Jossen Peter · Nationalrat · 1999-12-21
Jossen Peter · Nationalrat · Wallis · Sozialdemokratische Fraktion · 1999-12-21
Wortprotokoll
Le sujet qui nous est soumis dans le message du 1er mars 1999 sur la réduction du bruit émis par les chemins de fer est extrêmement important pour deux raisons principales.
1. D'abord, 265 000 personnes sont exposées à des bruits supérieurs aux valeurs limites d'immission. Cela veut dire que 265 000 personnes ont droit à une protection appropriée.
2. La raison, politique cette fois, est que la Suisse a choisi une politique de transport qui met l'accent sur le transfert des marchandises de la route au rail. Cette politique, qui a trouvé une majorité lors des votations populaires récentes, est seulement praticable, en réalité, si le problème du bruit des chemins de fer est résolu, et vite.
Cela dit, il faut relever les trois éléments des mesures antibruit du Conseil fédéral:
1. les améliorations du matériel roulant, soit 820 millions de francs qui concernent cette adaptation;
2. les parois antibruit qui font 750 millions de francs;
3. l'installation de fenêtres insonores dans les bâtiments existants pour un montant de 120 millions de francs.

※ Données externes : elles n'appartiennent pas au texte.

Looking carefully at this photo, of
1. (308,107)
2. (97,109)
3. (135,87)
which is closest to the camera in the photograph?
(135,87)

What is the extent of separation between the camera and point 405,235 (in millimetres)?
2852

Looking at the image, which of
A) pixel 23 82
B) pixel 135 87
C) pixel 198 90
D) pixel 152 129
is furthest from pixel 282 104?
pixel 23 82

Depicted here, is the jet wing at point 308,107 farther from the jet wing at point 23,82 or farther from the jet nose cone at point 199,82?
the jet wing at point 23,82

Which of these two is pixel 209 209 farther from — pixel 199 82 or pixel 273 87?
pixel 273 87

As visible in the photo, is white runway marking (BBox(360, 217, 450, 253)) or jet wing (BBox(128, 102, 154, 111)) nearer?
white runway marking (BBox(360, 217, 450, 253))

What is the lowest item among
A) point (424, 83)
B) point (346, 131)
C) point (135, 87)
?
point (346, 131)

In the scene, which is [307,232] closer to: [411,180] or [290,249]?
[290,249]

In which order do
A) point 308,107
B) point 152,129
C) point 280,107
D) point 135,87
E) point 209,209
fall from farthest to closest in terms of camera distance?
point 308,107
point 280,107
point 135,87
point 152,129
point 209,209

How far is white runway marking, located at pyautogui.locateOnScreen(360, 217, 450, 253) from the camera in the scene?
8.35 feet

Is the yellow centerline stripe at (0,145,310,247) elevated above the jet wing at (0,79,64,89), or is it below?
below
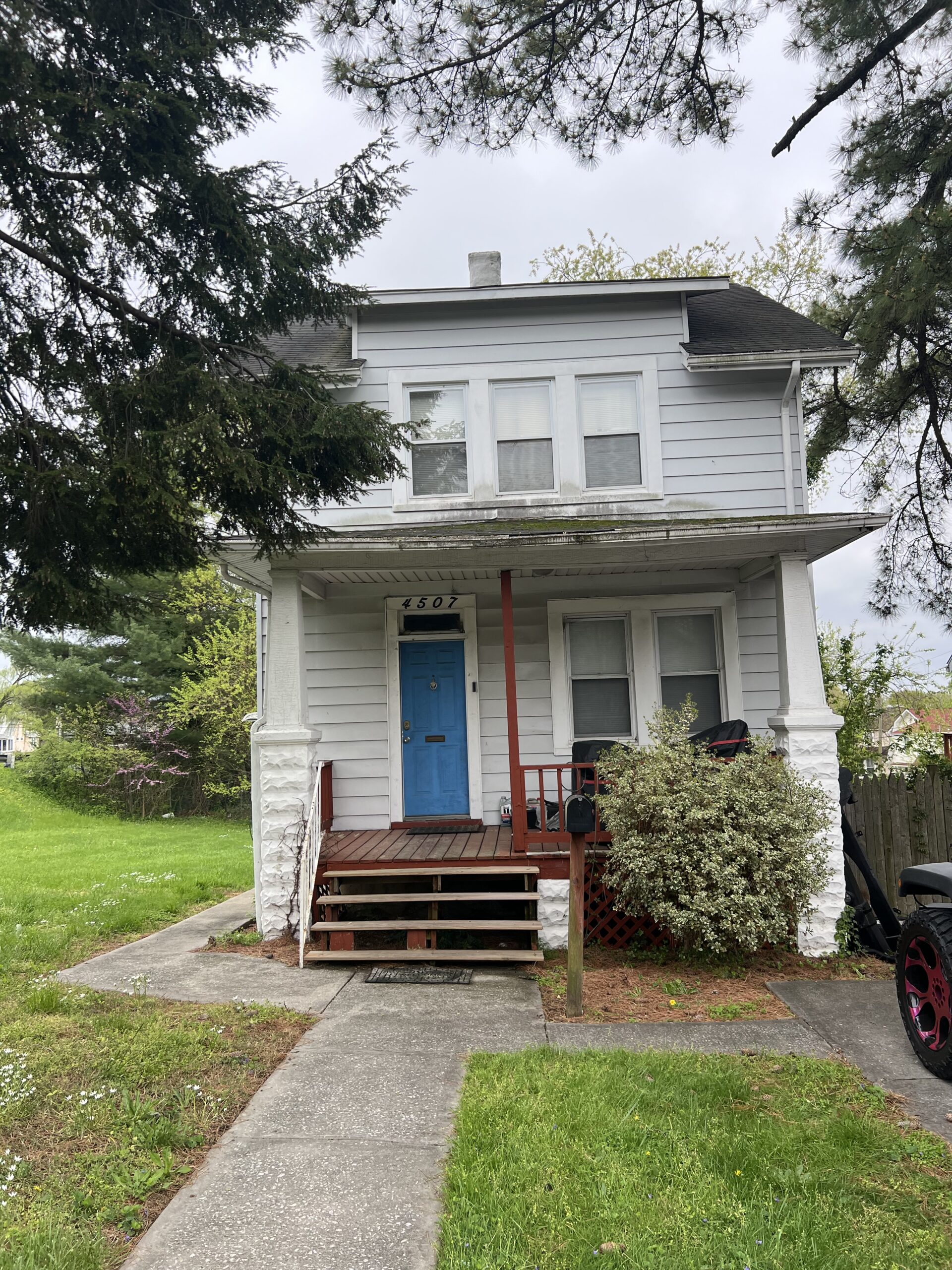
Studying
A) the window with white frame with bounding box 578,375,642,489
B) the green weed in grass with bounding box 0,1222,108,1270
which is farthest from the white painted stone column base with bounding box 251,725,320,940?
the green weed in grass with bounding box 0,1222,108,1270

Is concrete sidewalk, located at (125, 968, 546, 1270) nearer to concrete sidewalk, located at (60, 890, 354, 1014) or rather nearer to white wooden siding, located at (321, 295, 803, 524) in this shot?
concrete sidewalk, located at (60, 890, 354, 1014)

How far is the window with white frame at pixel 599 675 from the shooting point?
29.7ft

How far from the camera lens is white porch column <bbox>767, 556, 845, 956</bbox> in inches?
277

Les débats au sein de la commission ont porté avant tout sur la question du matériel roulant. Les représentants de l'administration nous ont toujours répondu, à chaque reprise, qu'une solution plus rapide n'était pratiquement pas possible. La commission a aussi entendu les différents intéressés, par exemple les associations de personnes concernées par le bruit des chemins de fer. La commission a débattu de tous les arguments, notamment des différents délais. La commission a aussi examiné les différentes propositions, mais d'une manière très concrète parce qu'il y avait les propositions d'un ancien conseiller national qui correspondaient au souci de cette association. Mais les arguments convaincants de l'administration ont finalement amené cet ancien conseiller national à retirer toutes ses propositions, étant donné que les problèmes soulevés étaient reconnus et que les réponses données étaient au moins satisfaisantes pour le moment.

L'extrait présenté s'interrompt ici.